_Document section_
● ● ●

ALCOHOL Laws present a unique paradox within the United States and the University community: While there is a legal drinking age of 21, generally there seems to be an understanding allowing many people ages 18 to 21 to slip by the law should they want to, especially when in a college setting. Why this paradox? Well, mostly it is due to the key influence of a small but very vocal interest group with an entirely different reported goal. This influence can and should be reversed as it defrauds not only state governments, but every citizen ages 18 to 21.

Despite what some groups would have you believe, there has been no moral mandate throughout U.S. history abhorring drinking. It was not until after Prohibition that Virginia's first ABC act declared a "legal age for purchase, possession or consumption of any alcoholic beverage." Though Virginia decided to set the age at 21, control of it was entirely up to the state government, not the federal government, and in 1974 Virginia lowered the legal age for beer to 18. It was only in 1987 that it returned to 21.

There is an overwhelming difference between Prohibition and the 1934 act and the 1987 law, however. In 1987 it was not a huge national movement but instead a small interest group known as Mothers Against Drunk Driving, or MADD, that effectively forced state governments into complying with their temperance agenda through a purported attack on drunk driving.

● ● ●

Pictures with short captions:
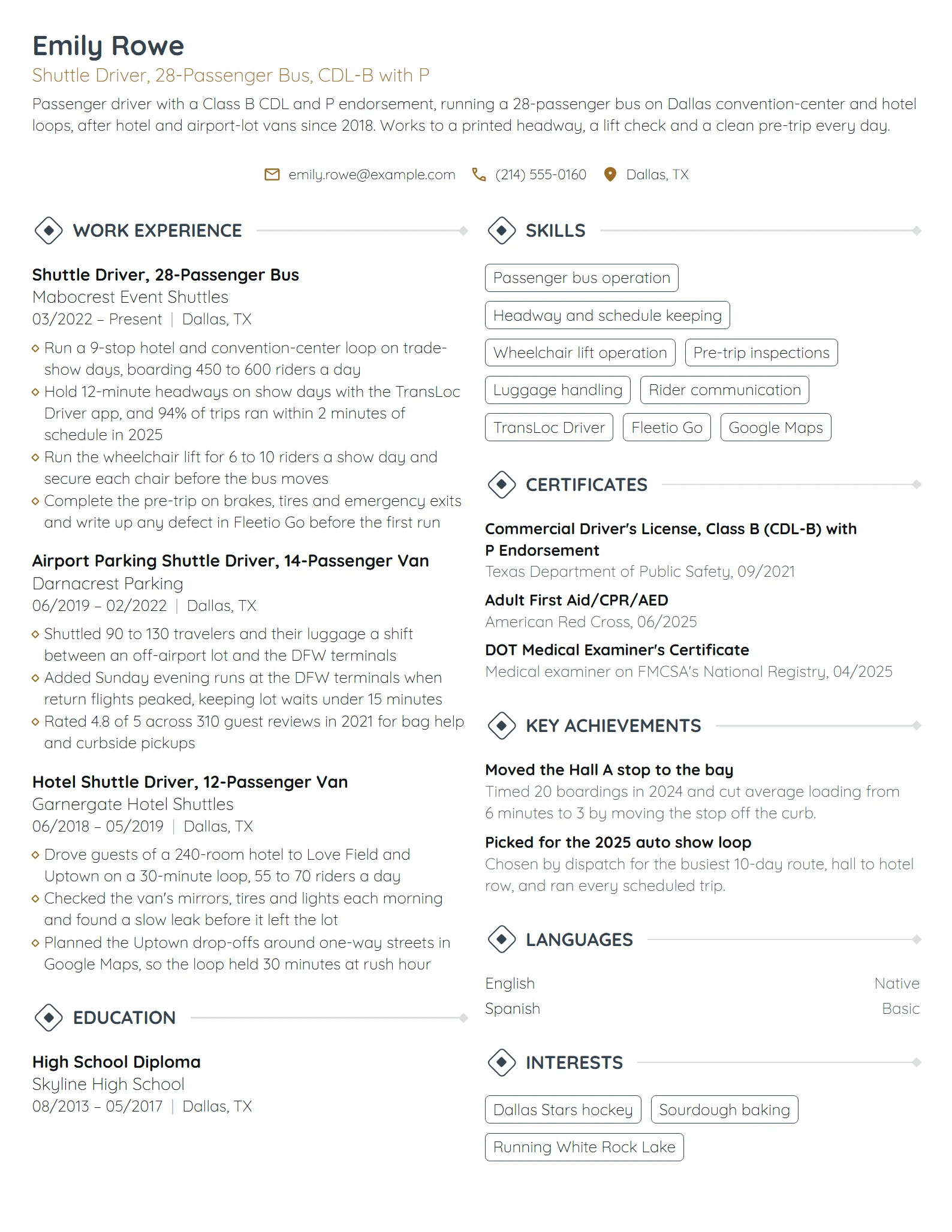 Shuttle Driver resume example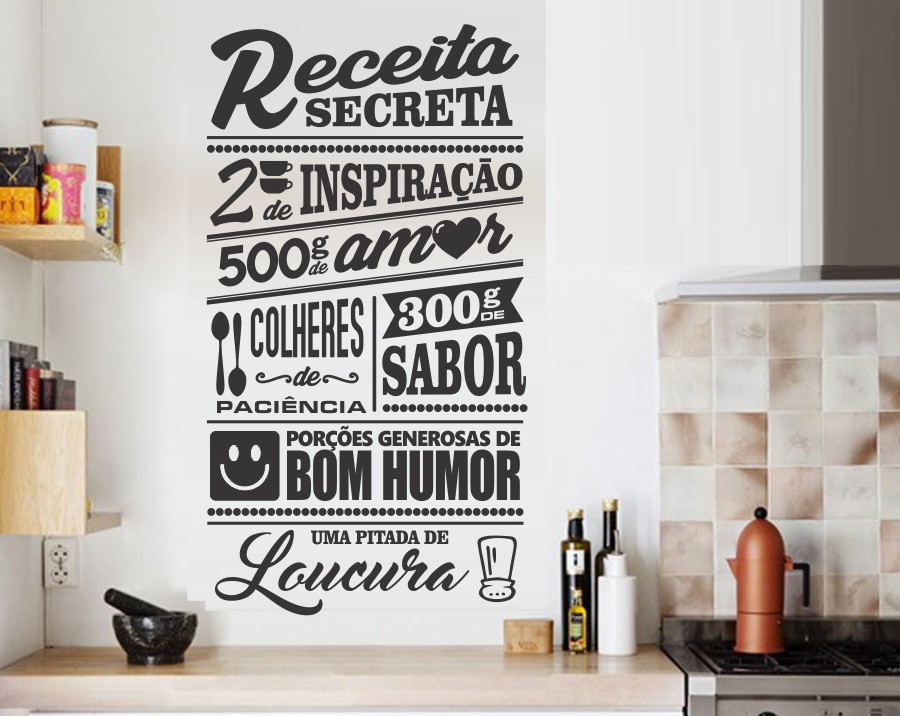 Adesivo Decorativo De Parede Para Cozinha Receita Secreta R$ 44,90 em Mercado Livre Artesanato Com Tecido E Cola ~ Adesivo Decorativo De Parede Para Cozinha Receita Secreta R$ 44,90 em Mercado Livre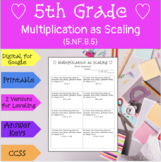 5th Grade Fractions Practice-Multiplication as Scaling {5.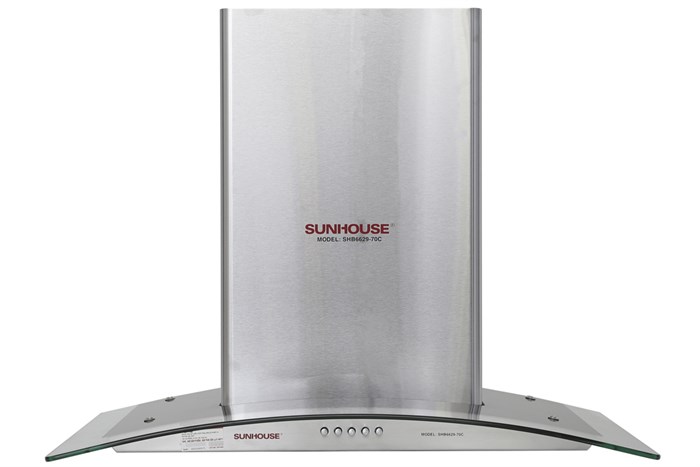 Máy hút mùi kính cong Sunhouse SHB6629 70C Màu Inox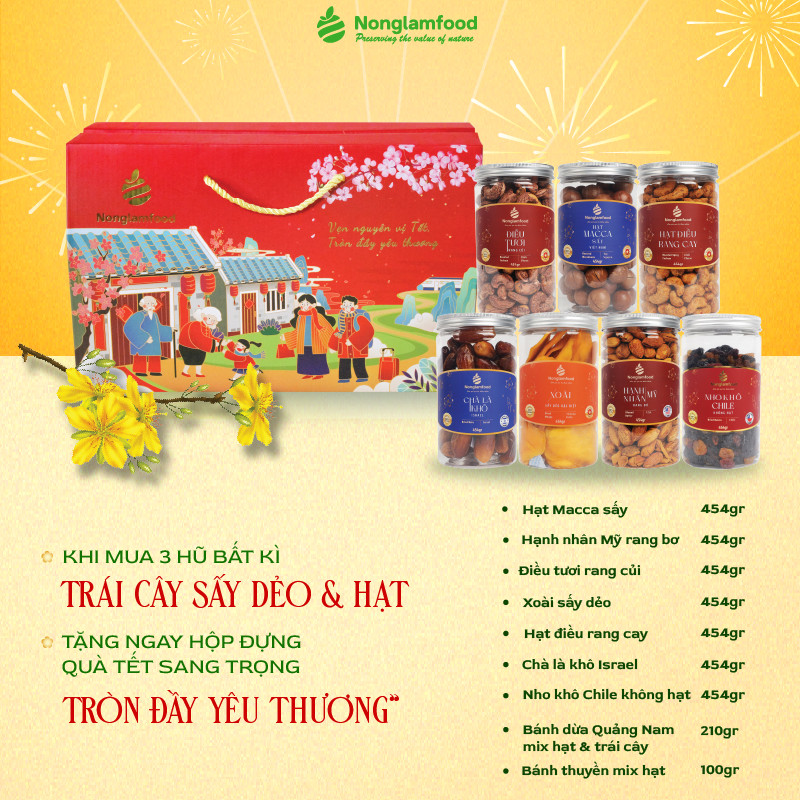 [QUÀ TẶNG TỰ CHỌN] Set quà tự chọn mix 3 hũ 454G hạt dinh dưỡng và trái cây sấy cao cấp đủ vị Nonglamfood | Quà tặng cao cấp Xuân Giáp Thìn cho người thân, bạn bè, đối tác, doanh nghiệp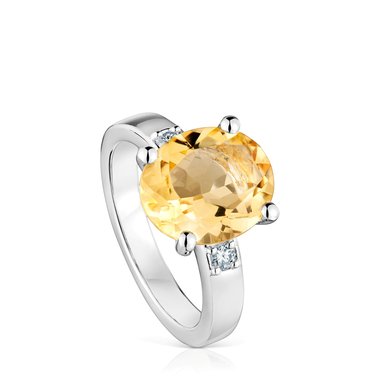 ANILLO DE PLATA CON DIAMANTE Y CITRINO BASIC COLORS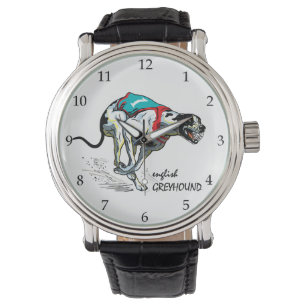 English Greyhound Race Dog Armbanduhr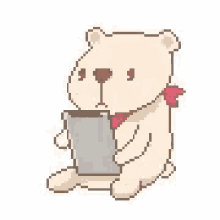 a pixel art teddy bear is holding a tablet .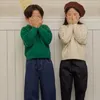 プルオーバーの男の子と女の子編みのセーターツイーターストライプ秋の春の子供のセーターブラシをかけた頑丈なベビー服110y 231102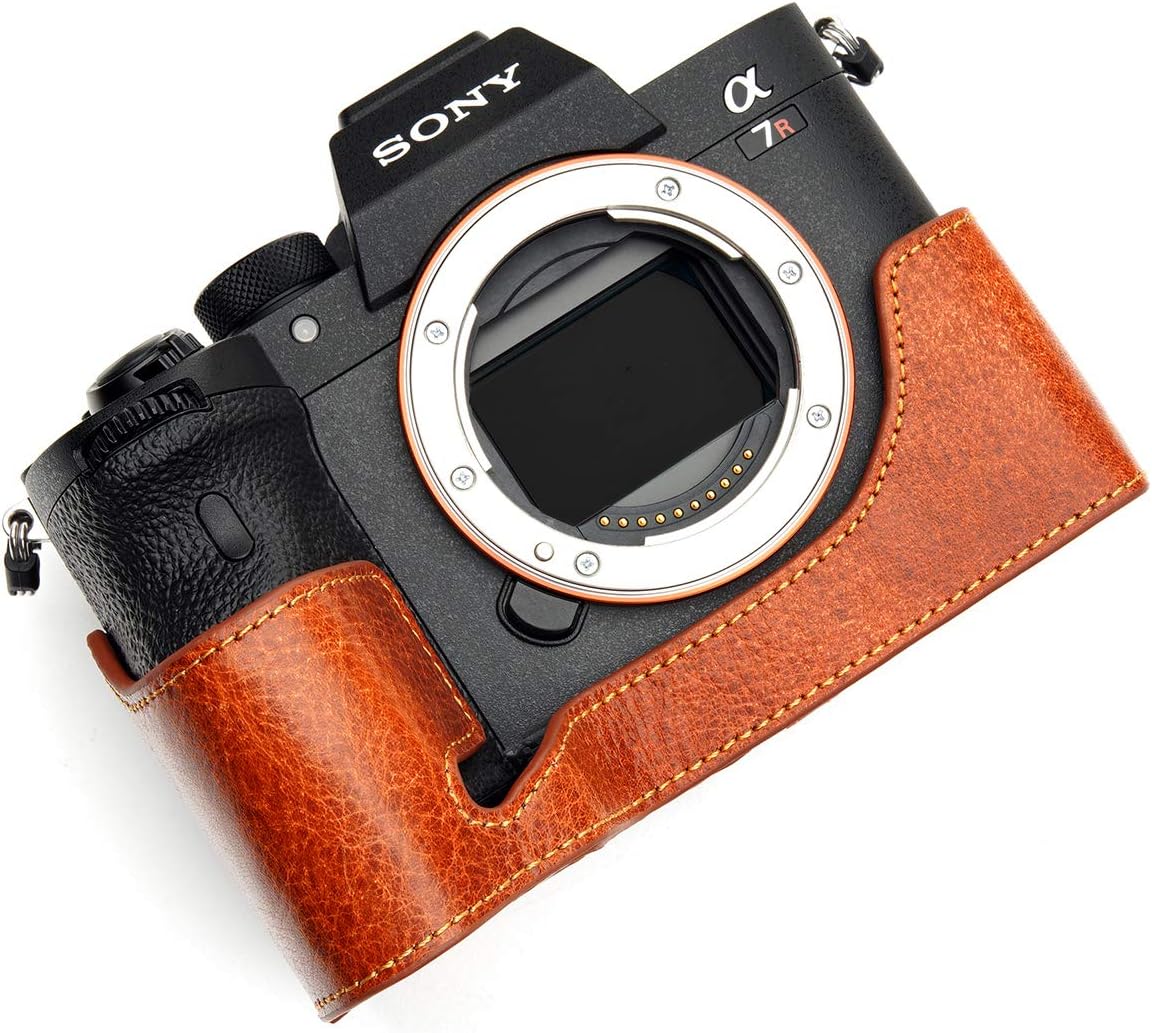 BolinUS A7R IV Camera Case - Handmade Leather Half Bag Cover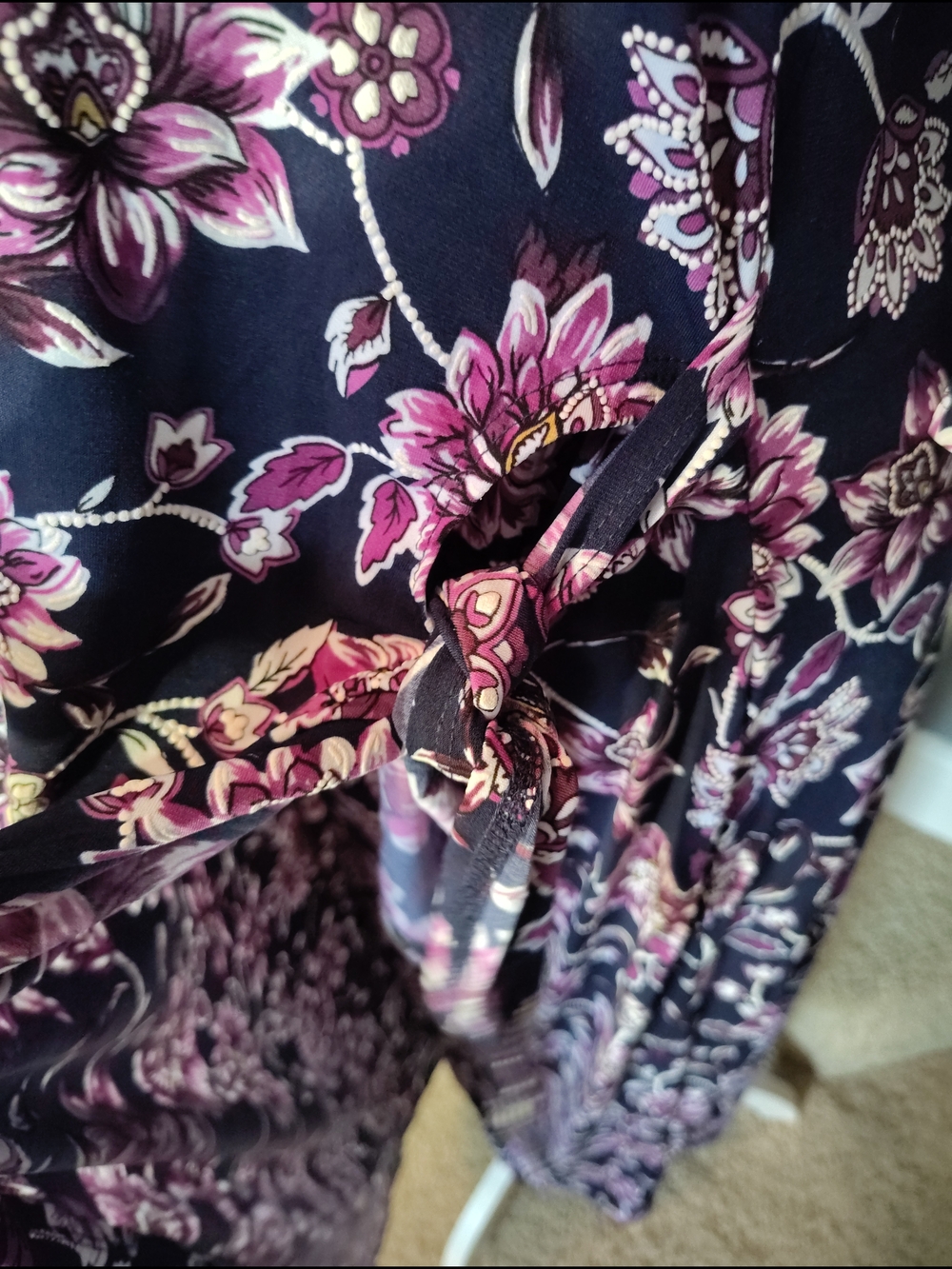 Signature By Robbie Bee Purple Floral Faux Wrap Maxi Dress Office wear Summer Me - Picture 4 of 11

● ● ●

_Requirement_
From the piece on drinking-age laws above, extract the passage starting with "Despite what some" and going on through "returned to 21.".

_Exercise result_
Despite what some groups would have you believe, there has been no moral mandate throughout U.S. history abhorring drinking. It was not until after Prohibition that Virginia's first ABC act declared a "legal age for purchase, possession or consumption of any alcoholic beverage." Though Virginia decided to set the age at 21, control of it was entirely up to the state government, not the federal government, and in 1974 Virginia lowered the legal age for beer to 18. It was only in 1987 that it returned to 21.